───── Source passage

Adaptive Delivery of HTML Contents

Yudong Yang, Jinlin Chen, and Hongjiang Zhang
Microsoft Research China
{ i-ydyang, i-jlchen, hjzhang }@microsoft.com

Introduction

As Internet becomes the most important information source, people desire to access Internet contents anywhere, anytime with any devices. However, the increasing diversity and heterogeneity of contents, client devices and network conditions combined with individual preferences make "one content fits all needs" impossible. Adaptive content delivery is the system technology that delivers contents dynamically according to the changing situations. Bulky contents are picked to fit users' preferences and condensed to show better on smaller devices with slow connections. Internet accessing becomes faster, more reliable and more economical. Most of our work is focused on two areas: new algorithm to extract structural contents from existing web pages and system technologies to build adaptive content delivery services. Some of the ideas are come from works like[1][2].

System Architecture

1. System Architecture


Figure 1: System architecture

Figure 1 shows our system architecture where Discovery module is a self-improved agent that gathers and maintains information from clients, system and network. Content adaptation module consists of filters to convert, summarize and substitute contents. Layout and format module organizes and generates final contents to be delivered. Cache manager stores frequently used adaptation results for efficiency of process.

2. Layout Based Content Extraction Algorithm

Content parser extracts structural info of contents. HTML lacks the ability of representing semantic related contents because it was designed to take both structural and presentational capability in mind and these two are not clearly separated. Further misuses of structural HTML tags for layout purpose make the situation even worse. This defeats tag-based content extracting methods[3]. Here we presented a novel approach that is based on layout information of web contents. The algorithm parses HTML pages to extract simple contents and their appearance properties first and then it tries to group these simple contents to group objects if they will be rendered in the same paragraph by web browsers. The following step is a pattern discovering procedure to find appearance patterns among those position-related contents. Patterns that cover most contents are considered to be structural information and these covered contents are grouped to list objects. These two kinds of objects are the basic of content adaptation. We have tried this algorithm on many popular websites (Yahoo, Altavista, MSN, etc) and it is shown to be very effective because better designed web pages always have similar information organized in similar appearances and close positions.

──────────

**Required actions:**
[1] Answer these questions from the paper on adaptive delivery of HTML content:
(a) What organization are the authors with?
(b) What does the cache manager store?
(c) On which websites was the extraction algorithm tried?
[2] List every module or component named in the paragraph that describes Figure 1 of the adaptive delivery paper.
[3] Write the next part of the paper on adaptive delivery of HTML content, starting after its last sentence.
The material after this paper on adaptive HTML delivery is separate from it.

───── Entries provided

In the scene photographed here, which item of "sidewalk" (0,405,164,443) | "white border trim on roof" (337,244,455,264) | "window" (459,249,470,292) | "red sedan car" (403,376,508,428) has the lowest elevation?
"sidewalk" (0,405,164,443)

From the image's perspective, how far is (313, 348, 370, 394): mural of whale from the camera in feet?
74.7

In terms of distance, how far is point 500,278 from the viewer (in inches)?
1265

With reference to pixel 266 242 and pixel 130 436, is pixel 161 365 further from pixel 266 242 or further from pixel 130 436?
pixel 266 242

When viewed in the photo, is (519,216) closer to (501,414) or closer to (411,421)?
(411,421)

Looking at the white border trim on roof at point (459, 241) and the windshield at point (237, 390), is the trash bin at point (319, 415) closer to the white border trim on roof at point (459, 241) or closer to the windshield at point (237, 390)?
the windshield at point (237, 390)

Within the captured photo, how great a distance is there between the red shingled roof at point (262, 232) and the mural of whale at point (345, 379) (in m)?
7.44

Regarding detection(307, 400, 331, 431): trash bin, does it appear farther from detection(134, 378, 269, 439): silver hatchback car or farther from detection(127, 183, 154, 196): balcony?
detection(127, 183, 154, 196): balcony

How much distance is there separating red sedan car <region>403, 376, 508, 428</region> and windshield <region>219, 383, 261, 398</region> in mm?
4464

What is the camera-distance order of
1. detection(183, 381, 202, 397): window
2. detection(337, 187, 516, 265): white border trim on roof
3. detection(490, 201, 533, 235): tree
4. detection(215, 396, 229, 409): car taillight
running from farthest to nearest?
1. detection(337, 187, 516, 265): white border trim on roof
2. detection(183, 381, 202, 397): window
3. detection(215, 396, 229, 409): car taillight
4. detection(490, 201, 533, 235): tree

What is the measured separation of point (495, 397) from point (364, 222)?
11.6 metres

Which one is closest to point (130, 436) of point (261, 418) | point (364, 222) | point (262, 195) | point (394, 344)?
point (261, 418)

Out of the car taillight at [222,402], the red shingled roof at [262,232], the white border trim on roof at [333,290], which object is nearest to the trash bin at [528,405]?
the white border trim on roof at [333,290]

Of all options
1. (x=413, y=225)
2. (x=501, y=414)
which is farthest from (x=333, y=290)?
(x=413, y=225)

──────────

**The answers:**
[1]
(a) Microsoft Research China.
(b) Frequently used adaptation results.
(c) Yahoo, Altavista and MSN, among other popular websites.

[2]
- Discovery module
- Content adaptation module
- Layout and format module
- Cache manager

[3]
3. Decision Engine

Decision engine decides what contents and in what appearances and what ways these contents will be sent to end users. It collects information from other modules to figure out adaptation instructions and layout rules that will generate the most user-satisfying and efficient results. It consists of four stages:

  1. Rule based decision to decide what adaptation methods could or must be done by comparing contents' attributes against user's profile and device's capabilities.
  2. Preference and prediction guidance to assign priority values to contents according to user's preferences and probabilities from access prediction.
  3. Layout masking to decide if there is a better layout scheme for displaying these contents on current device by choosing from some layout templates that may best present these contents on the device.
  4. Trade-off optimization to select final contents and adaptation methods. In this stage we need to balance between quality of contents and the cost to reach it. Here quality is the amount of contents user receives and the encoding quality of contents, and cost includes the complexity to do content adaptation and the expenses user must pay to get these contents.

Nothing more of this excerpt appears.